EDIT: The original box omitted Ayala's appearance. It is now fixed.

ERV Win: Obvious
ERV Loss: Kotsay

3 Most Valuable Plays:
(1) Johnson's pick of Carroll's throw on the DP in the 8th (3.66)
(2) Johnson's 2-run homer (2.91)
(3) Kotsay ground out to end the game (-1.83)


Click on boxscore for larger image

6 Comments:

At 9:39 AM, Blogger Chris Needham said...

How'd you score the NJ play?

If that ball gets by him, the game is tied, and there's a runner on second, possibly third.

 
At 9:59 AM, Blogger DM said...

Batter gets debit for GIDP.
Carroll gets error, RV equal to the diff between the GIDP and a runner on second with a run in.
Johnson gets great play credit equal to Carroll's error debit.

 
At 10:25 AM, Blogger Harper said...

Wait, are you scoring based on potential errors now?
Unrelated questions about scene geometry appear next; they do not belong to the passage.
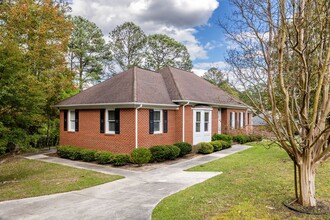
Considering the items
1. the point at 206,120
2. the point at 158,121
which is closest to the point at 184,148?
the point at 158,121

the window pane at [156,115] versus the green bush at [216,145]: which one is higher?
the window pane at [156,115]

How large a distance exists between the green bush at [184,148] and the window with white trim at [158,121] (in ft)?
4.44

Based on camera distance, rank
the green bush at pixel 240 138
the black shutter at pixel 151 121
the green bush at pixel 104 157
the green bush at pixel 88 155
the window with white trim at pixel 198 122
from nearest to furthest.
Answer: the green bush at pixel 104 157, the green bush at pixel 88 155, the black shutter at pixel 151 121, the window with white trim at pixel 198 122, the green bush at pixel 240 138

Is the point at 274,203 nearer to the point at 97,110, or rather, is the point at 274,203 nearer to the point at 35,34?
the point at 97,110

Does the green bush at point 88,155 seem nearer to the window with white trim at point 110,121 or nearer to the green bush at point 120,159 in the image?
the window with white trim at point 110,121

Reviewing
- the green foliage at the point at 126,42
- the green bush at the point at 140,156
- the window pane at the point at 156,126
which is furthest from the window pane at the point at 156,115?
the green foliage at the point at 126,42

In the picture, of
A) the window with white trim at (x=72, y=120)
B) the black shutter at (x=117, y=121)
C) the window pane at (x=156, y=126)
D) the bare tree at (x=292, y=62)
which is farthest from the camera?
the window with white trim at (x=72, y=120)

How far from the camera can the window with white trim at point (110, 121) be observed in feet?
50.4

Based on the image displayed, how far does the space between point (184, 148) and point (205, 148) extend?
203 cm

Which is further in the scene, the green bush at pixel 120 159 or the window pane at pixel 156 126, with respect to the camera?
the window pane at pixel 156 126

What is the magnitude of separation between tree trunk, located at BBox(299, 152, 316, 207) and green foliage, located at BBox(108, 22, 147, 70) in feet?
120

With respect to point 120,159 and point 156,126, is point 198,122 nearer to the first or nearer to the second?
point 156,126

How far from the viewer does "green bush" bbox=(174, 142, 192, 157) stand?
1568 centimetres

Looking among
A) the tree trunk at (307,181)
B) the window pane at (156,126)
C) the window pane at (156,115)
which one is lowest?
the tree trunk at (307,181)
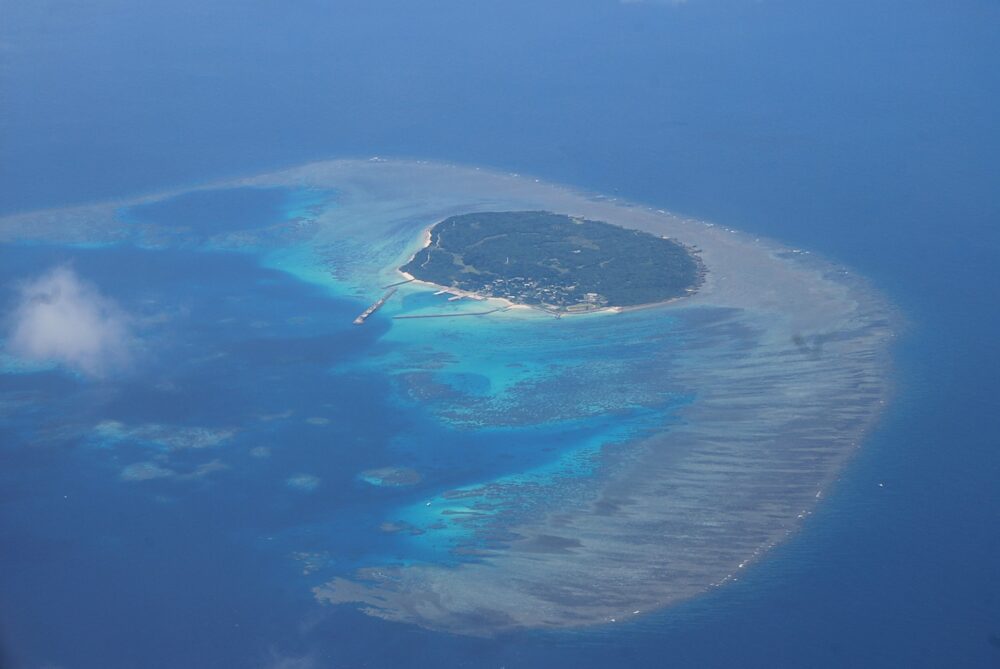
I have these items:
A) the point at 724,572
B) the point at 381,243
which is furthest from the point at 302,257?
the point at 724,572

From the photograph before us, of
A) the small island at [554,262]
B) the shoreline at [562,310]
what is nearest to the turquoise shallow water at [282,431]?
the shoreline at [562,310]

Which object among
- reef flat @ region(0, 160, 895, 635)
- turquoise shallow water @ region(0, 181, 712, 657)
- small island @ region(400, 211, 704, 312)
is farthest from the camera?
small island @ region(400, 211, 704, 312)

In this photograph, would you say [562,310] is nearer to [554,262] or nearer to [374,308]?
[554,262]

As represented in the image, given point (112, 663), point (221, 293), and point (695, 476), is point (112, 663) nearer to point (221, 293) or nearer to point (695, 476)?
point (695, 476)

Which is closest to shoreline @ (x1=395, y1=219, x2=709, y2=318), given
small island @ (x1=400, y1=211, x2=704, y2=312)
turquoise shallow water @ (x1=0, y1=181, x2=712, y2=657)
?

That doesn't seem right unless you are evaluating all defensive plays game in and game out with the same "what if" scrutiny.

 
At 10:31 AM, Blogger DM said...

El Gran,

I have been scoring this way all year. It's the only way you can score great defensive plays and reflect the value of plays like Johnson's last night. Subjective, I know, but I want to see how this system works in its fullest capacity. And I have watched every possible great play, usually through MLB's condensed game if I didn't see it live.

In a perfect world, I would have a crowd of scorers judge plays like that and take the majority opinion.

 
At 4:06 PM, Blogger Harper said...

Yes, well, hmmm.

Really, all the plays? You're a better man than I.

I don't mean to keep picking on the ERV. It's great and I realize it isn't meant to be perfect.

 
At 4:13 PM, Blogger DM said...

Please, pick away, it can only make it better.

In a perfect world, the crowd of scorers would allocate EVERY play among the pitchers and fielders (e.g. strikeouts, HRs and Walks go 100% to pitchers, Balls in Play are shared, maybe 90/10 pitcher/fielder on routine plays, other ratios for better fielding plays, something like that). Then you would have an accurate valuation for fielding.